Le Chef de l’Etat, Abdelaziz Bouteflika, a été réélu, pour un quatrième mandat, avec 81,53 % des voix exprimées lors de l’élection présidentielle du 17 avril avec un taux de participation de 51,70% selon les résultats préliminaires donnés, le lendemain, vendredi, par le ministre d’Etat, ministre de l’Intérieur et des collectivités  locales, Tayeb Belaiz. Des chiffres que contestent les partis de l’opposition, notamment ceux qui ont appelés au boycott de cette élection, qui considèrent que le taux de participation a été gonflé.
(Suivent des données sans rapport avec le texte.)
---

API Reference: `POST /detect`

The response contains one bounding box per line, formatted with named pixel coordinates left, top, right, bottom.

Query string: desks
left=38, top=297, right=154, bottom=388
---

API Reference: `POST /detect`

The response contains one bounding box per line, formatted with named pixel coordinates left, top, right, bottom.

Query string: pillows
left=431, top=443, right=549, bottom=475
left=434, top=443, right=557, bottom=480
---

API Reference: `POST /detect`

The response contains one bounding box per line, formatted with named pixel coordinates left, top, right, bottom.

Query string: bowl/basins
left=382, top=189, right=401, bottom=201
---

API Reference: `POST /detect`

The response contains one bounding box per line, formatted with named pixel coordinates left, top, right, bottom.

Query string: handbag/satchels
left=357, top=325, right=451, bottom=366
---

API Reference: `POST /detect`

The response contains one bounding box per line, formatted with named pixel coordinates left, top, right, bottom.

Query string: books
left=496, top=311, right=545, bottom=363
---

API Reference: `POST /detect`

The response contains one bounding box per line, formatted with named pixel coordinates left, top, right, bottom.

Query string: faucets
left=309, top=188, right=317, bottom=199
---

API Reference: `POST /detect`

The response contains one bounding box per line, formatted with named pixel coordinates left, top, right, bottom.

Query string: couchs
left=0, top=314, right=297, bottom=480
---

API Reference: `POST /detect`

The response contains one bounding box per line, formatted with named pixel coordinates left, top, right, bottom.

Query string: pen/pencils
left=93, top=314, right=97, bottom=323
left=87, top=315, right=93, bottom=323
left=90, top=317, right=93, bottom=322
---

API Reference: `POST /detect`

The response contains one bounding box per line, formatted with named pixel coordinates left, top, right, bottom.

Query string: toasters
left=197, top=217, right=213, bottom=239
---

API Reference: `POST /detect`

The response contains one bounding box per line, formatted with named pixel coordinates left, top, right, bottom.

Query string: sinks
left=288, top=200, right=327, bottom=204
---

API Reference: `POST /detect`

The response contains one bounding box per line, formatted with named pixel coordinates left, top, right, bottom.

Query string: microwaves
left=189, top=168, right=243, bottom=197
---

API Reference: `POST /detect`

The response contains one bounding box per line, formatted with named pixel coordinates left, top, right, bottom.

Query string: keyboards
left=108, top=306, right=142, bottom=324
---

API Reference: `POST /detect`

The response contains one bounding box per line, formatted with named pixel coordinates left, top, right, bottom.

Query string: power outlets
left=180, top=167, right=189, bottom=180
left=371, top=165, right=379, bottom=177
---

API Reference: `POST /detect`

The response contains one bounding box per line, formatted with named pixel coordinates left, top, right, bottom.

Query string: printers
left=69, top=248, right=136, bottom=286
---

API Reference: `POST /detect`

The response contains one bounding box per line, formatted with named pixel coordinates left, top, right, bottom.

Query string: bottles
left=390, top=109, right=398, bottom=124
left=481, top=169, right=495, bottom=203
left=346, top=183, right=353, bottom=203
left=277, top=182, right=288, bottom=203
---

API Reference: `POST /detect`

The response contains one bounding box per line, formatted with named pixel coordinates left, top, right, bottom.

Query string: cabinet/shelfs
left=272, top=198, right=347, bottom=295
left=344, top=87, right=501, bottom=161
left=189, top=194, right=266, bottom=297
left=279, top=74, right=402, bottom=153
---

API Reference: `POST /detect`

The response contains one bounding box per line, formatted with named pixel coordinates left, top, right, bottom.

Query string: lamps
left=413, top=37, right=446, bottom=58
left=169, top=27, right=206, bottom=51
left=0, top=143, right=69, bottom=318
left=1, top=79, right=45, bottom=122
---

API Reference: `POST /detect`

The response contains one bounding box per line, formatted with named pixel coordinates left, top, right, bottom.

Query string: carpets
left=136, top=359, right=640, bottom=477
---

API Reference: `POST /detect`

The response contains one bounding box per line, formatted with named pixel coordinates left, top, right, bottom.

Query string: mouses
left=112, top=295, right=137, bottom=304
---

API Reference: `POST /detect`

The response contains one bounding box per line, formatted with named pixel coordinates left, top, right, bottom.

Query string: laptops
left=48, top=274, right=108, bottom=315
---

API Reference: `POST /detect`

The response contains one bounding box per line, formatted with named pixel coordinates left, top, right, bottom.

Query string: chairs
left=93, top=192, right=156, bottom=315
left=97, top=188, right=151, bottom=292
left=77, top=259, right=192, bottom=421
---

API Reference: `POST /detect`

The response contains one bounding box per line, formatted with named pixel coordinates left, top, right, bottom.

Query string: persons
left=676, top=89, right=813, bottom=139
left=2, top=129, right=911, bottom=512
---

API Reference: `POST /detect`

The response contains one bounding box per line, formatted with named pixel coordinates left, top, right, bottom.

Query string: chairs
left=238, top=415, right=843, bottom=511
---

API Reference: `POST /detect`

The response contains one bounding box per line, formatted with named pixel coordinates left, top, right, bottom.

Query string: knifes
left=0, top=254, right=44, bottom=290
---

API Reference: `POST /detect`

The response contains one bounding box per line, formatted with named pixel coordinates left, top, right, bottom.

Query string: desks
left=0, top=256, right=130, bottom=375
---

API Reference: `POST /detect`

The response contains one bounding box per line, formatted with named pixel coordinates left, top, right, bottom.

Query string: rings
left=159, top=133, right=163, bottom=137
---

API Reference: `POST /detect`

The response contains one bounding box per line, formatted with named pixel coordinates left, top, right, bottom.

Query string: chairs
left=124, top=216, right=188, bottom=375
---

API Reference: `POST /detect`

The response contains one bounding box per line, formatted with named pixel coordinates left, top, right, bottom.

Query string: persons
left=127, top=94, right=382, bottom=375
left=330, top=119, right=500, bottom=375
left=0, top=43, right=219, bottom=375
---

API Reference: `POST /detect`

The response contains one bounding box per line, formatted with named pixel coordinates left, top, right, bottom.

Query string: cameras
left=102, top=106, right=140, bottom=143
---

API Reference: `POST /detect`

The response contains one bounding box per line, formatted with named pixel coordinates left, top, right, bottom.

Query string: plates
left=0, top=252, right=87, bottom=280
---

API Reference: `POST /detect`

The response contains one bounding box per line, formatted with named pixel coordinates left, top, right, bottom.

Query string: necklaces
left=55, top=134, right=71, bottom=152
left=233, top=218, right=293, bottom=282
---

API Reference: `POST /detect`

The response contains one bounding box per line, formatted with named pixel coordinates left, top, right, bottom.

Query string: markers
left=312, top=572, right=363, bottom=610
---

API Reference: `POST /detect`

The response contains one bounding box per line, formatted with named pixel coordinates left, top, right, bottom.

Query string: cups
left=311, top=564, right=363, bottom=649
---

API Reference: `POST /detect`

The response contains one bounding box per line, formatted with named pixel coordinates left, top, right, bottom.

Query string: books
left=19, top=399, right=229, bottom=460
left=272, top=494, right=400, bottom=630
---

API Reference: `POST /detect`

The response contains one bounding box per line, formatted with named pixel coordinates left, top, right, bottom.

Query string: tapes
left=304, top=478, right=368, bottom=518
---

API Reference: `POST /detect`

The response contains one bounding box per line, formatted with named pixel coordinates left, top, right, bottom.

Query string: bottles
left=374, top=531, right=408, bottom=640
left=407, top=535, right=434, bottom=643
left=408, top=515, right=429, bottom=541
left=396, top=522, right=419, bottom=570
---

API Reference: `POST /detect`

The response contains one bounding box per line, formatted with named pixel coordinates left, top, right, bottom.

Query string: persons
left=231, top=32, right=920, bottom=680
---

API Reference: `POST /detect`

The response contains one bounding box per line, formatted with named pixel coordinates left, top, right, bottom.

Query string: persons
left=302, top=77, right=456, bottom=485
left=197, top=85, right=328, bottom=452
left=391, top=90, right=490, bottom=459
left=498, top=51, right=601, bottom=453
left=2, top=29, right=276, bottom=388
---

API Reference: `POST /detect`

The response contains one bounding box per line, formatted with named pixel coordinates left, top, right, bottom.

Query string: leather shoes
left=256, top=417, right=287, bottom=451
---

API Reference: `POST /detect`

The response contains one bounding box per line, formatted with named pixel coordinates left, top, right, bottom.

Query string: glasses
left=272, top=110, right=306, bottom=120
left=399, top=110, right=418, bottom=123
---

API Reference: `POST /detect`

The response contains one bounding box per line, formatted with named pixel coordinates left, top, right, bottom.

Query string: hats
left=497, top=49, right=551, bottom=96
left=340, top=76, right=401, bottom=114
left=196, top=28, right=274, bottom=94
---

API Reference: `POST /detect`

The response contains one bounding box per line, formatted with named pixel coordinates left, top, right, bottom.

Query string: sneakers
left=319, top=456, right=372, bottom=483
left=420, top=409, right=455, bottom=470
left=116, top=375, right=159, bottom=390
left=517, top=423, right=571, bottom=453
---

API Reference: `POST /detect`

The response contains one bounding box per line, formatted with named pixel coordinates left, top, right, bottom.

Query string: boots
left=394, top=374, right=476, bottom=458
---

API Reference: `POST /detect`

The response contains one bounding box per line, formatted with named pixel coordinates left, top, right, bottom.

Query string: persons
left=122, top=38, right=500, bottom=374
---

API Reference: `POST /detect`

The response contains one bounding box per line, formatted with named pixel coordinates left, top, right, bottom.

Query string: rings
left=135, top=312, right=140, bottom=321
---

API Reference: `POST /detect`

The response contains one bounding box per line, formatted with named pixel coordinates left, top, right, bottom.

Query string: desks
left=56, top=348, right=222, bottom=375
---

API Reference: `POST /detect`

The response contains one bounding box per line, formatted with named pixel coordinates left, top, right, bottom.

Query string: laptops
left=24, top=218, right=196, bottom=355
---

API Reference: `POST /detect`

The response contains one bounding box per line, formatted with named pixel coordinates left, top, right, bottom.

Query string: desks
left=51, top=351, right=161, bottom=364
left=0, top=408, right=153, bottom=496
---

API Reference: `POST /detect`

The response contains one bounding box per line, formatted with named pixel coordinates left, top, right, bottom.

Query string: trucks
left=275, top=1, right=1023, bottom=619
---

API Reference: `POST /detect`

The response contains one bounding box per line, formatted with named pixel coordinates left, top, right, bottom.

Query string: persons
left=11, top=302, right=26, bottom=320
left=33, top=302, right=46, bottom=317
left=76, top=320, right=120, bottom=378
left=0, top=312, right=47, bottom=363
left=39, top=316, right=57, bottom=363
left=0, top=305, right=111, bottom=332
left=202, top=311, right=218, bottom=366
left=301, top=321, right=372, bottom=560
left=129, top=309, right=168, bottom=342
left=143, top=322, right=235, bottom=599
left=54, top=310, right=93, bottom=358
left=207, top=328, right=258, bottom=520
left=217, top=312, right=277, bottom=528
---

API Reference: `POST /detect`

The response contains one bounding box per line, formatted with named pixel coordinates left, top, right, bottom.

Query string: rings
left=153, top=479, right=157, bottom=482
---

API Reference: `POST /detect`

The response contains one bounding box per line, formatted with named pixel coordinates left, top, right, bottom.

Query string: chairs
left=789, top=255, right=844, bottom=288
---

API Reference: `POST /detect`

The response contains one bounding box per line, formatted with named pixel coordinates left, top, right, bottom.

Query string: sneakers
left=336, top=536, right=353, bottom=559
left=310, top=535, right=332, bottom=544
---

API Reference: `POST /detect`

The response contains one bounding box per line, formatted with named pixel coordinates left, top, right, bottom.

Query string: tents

Ces résultats ne seront validés que d’ici quelques jours par le Conseil constitutionnel. Cette instance, présidée par Morad Meldeci, a effectivement annoncé ce samedi qu’elle se penche, depuis vendredi, sur le traitement des 94 recours déposés par les uns et les autres, sans donner plus de détails sur le sujet. «A L’issue de la clôture officielle des opérations de vote pour l’élection présidentielle, le Conseil constitutionnel, rendu destinataire de l’ensemble des procès-verbaux élaborés par les commissions électorales de Wilaya et celle des résidents à l’étranger, a procédé dés vendredi à l’examen du contenu des procès-verbaux, des résultats qui y sont consignés et des recours  déférés, au nombre de 94», a indique le Conseil,

dans un communiqué. Bien évidemment, ceux qui ont déposés ces recours ne s’attendent pas à un miracle vu que le Conseil constitutionnel n’a jamais remis en cause les chiffres du Ministère de l’intérieur, si ce n’est quelques «ajustements» qui ne pourrait apporter des changements à la tendance générale.

A noter, par ailleurs, que le président de la Commission nationale de supervision  de l’élection présidentielle (CNSEL), Lachemi Brahmi, a indiqué hier que la commission a été destinataire de deux recours faisant état de «fraude», l’un concerne quatre enveloppes, alors que le second porte sur «des signatures». Des dossiers remis à la justice.